» Goal of the exercise
Format every line of the data below as a numbered list, skipping blank lines. Leave the pictures out of your answer.
##### Material provided
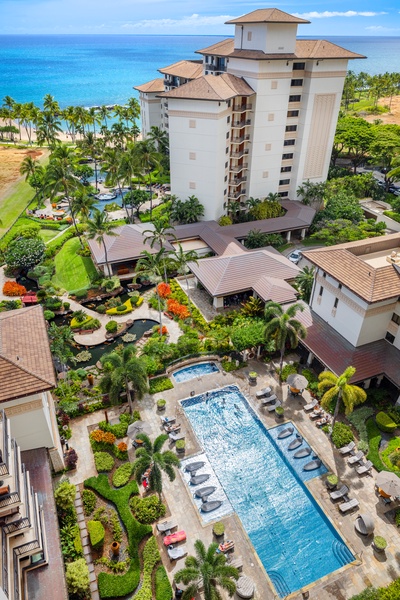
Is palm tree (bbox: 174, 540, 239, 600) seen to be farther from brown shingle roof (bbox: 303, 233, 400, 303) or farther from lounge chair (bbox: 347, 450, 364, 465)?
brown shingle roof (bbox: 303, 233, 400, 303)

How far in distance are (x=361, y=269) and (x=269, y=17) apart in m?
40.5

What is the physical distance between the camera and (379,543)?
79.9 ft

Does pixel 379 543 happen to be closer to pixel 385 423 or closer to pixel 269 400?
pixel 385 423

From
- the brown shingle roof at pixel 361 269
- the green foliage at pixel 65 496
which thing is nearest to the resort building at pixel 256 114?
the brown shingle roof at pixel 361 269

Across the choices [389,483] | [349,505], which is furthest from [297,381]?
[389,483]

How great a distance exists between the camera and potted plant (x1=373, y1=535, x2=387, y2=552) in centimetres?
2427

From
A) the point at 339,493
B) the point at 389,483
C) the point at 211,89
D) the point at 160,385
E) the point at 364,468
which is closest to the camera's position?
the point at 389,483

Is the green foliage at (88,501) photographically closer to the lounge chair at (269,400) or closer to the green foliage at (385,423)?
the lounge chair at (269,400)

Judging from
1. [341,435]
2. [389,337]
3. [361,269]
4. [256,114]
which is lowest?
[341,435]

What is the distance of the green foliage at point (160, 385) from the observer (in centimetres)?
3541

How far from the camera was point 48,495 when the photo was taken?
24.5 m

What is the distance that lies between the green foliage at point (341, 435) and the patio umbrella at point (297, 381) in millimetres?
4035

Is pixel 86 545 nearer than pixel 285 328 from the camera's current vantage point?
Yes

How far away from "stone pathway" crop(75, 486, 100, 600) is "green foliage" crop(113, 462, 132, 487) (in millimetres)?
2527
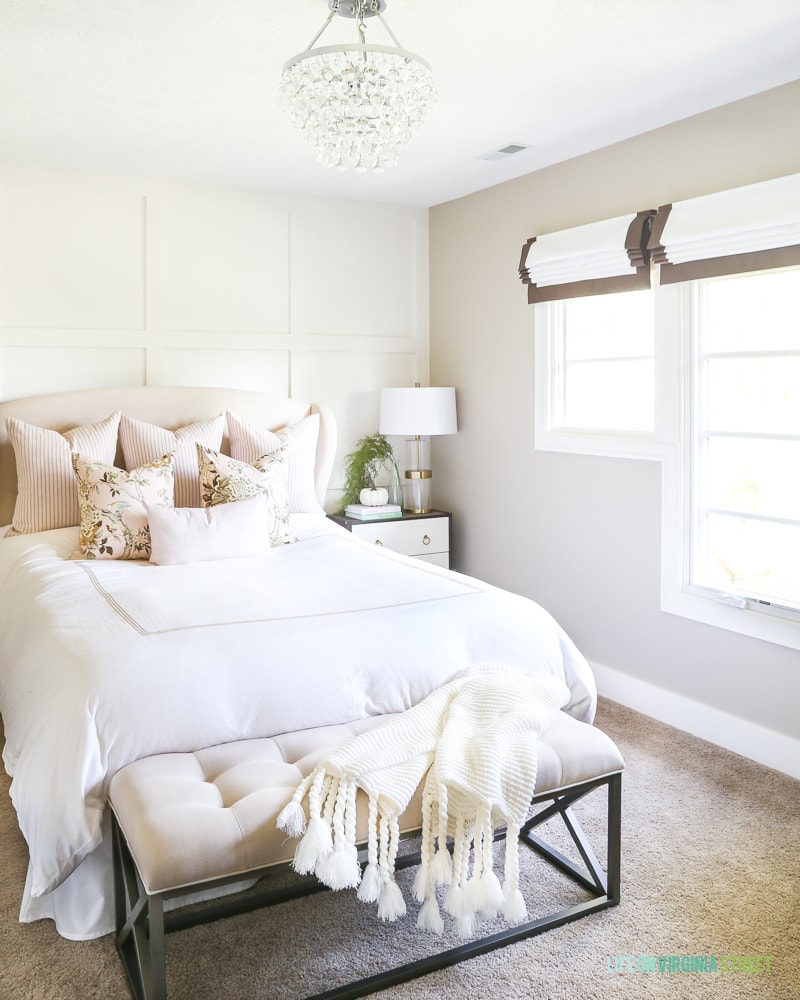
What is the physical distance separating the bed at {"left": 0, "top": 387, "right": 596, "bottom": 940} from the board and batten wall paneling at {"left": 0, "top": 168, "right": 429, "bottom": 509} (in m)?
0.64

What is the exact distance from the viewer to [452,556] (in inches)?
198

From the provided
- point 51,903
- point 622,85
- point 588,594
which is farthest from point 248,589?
##########
» Result of the exercise
1. Is palm tree (bbox: 174, 540, 239, 600) seen to be farther from brown shingle roof (bbox: 303, 233, 400, 303) or farther from lounge chair (bbox: 347, 450, 364, 465)?
2. brown shingle roof (bbox: 303, 233, 400, 303)
3. How far in distance are (x=361, y=269) and (x=269, y=17) apart in m?
4. 40.5
5. What is the physical distance between the camera and (379,543)?
6. 79.9 ft
7. Does pixel 379 543 happen to be closer to pixel 385 423 or closer to pixel 269 400?
8. pixel 385 423
9. From
10. - the brown shingle roof at pixel 361 269
11. - the green foliage at pixel 65 496
12. which thing is nearest to the resort building at pixel 256 114?
13. the brown shingle roof at pixel 361 269
14. Across the choices [389,483] | [349,505], which is furthest from [297,381]?
15. [389,483]
16. How great a distance exists between the camera and potted plant (x1=373, y1=535, x2=387, y2=552) in centimetres?
17. 2427
18. From
19. A) the point at 339,493
20. B) the point at 389,483
21. C) the point at 211,89
22. D) the point at 160,385
23. E) the point at 364,468
24. which is closest to the camera's position?
25. the point at 389,483
26. Is the green foliage at (88,501) photographically closer to the lounge chair at (269,400) or closer to the green foliage at (385,423)?
27. the lounge chair at (269,400)
28. Judging from
29. 1. [341,435]
30. 2. [389,337]
31. 3. [361,269]
32. 4. [256,114]
33. which is lowest?
34. [341,435]
35. What is the distance of the green foliage at point (160, 385) from the observer (in centimetres)?
36. 3541
37. How far from the camera was point 48,495 when the photo was taken?
38. 24.5 m
39. What is the distance that lies between the green foliage at point (341, 435) and the patio umbrella at point (297, 381) in millimetres?
40. 4035
41. Is pixel 86 545 nearer than pixel 285 328 from the camera's current vantage point?
42. Yes
43. How far away from "stone pathway" crop(75, 486, 100, 600) is "green foliage" crop(113, 462, 132, 487) (in millimetres)?
44. 2527
45. What is the physical distance separating the bed at {"left": 0, "top": 387, "right": 596, "bottom": 940} from the board and batten wall paneling at {"left": 0, "top": 168, "right": 429, "bottom": 509} (in m)?
46. 0.64
47. What is the exact distance from the viewer to [452,556] (in inches)?
48. 198
49. From the provided
50. - point 51,903
51. - point 622,85
52. - point 588,594
53. which is farthest from point 248,589?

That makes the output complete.